Ent is correct, and you may want to note that from the PHP manual for mysql_fetch_row:


> Returns an *numerical array* of strings that corresponds to the fetched row, or FALSE if there are no more rows.


So some of your code (at lines 24 and 26 for example) won't work as you're calling the array with string keys. Have a look at mysql_fetch_array function which will give you an associated array and will work using your code.

Finally, also check the mysql_num_rows function as your query may return 0 results. If this happens (IE the username and password don't match a record in the database) then the mysql_fetch_[whatever] functions will return FALSE, and you'll get warnings when it attempts to treat FALSE as an array.


----------



## colinsp (Sep 5, 2007)

It is worth having a look at this tutorial on creating a secure login system.


----------



## techkid (Sep 2, 2004)

I can see I'm getting very quickly out of my depth (the fact that I haven't had much sleep doesn't help, either).
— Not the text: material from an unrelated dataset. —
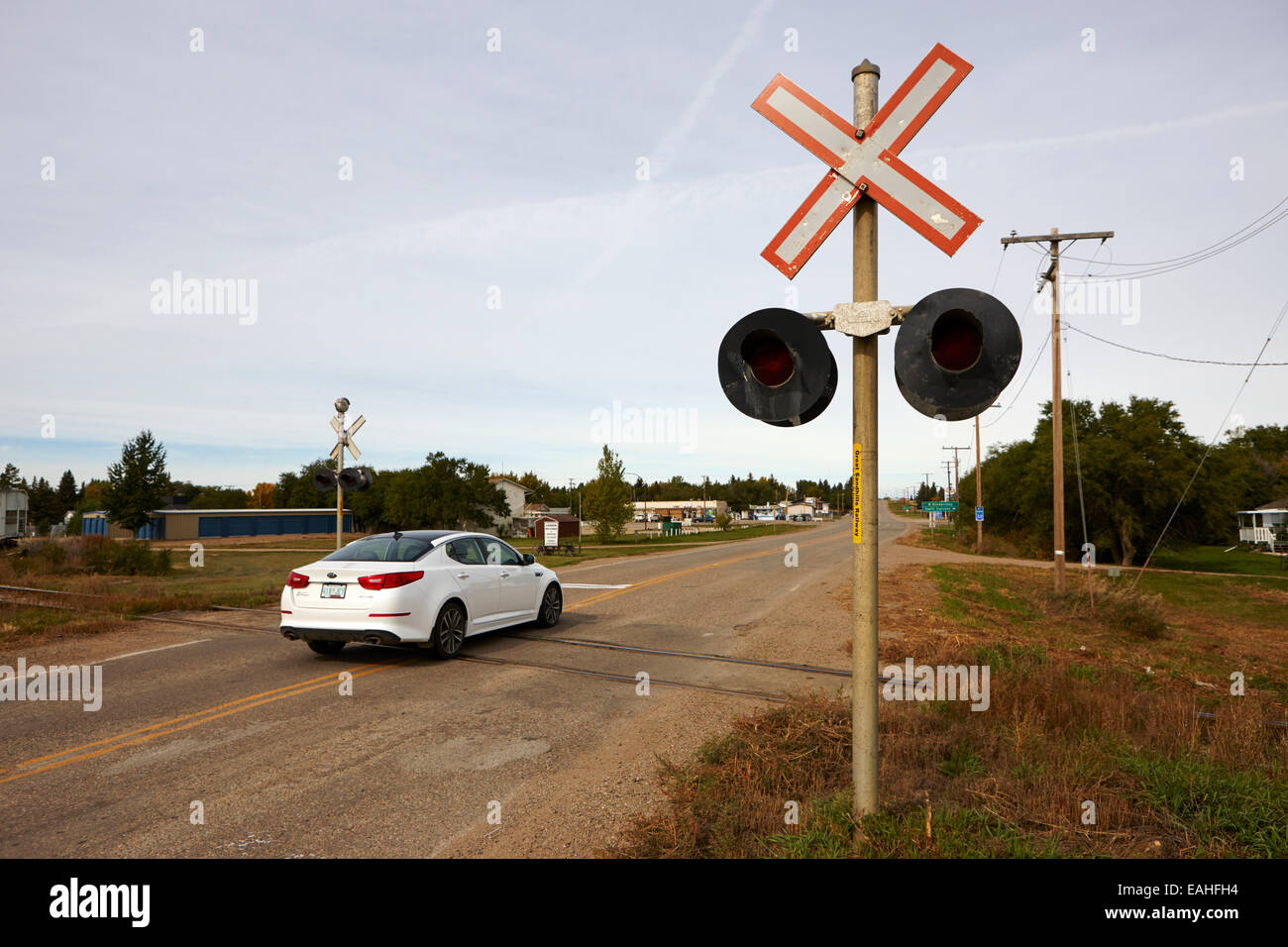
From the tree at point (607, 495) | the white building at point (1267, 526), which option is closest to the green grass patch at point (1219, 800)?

I have tried and read through the suggestions offered, and still getting nowhere fast. I never expected this to be easy, but I didn't think it would be this hard!

I will attach my latest results for you to check. My apologies for being such a pain, but I am not at 100% today. Thank you again for your help.


----------



## Ent (Apr 11, 2009)

Your logon as it stands won't work because you expect both the password and the hash of the password to match the password field. By way of example, suppose that the password is "Cleopatra", the MD5 of that password would be "f8cbe5a99675fff11ed4d83fc16e2071"!

You shouldn't store the user's password in your database at all. There's no extra security to be had by storing a hash and the plaintext version; if someone can get to the plaintext they have the hash automatically. Only store the hash.

I'm not sure why you're doing this; the results of that query should all have the correct username etc.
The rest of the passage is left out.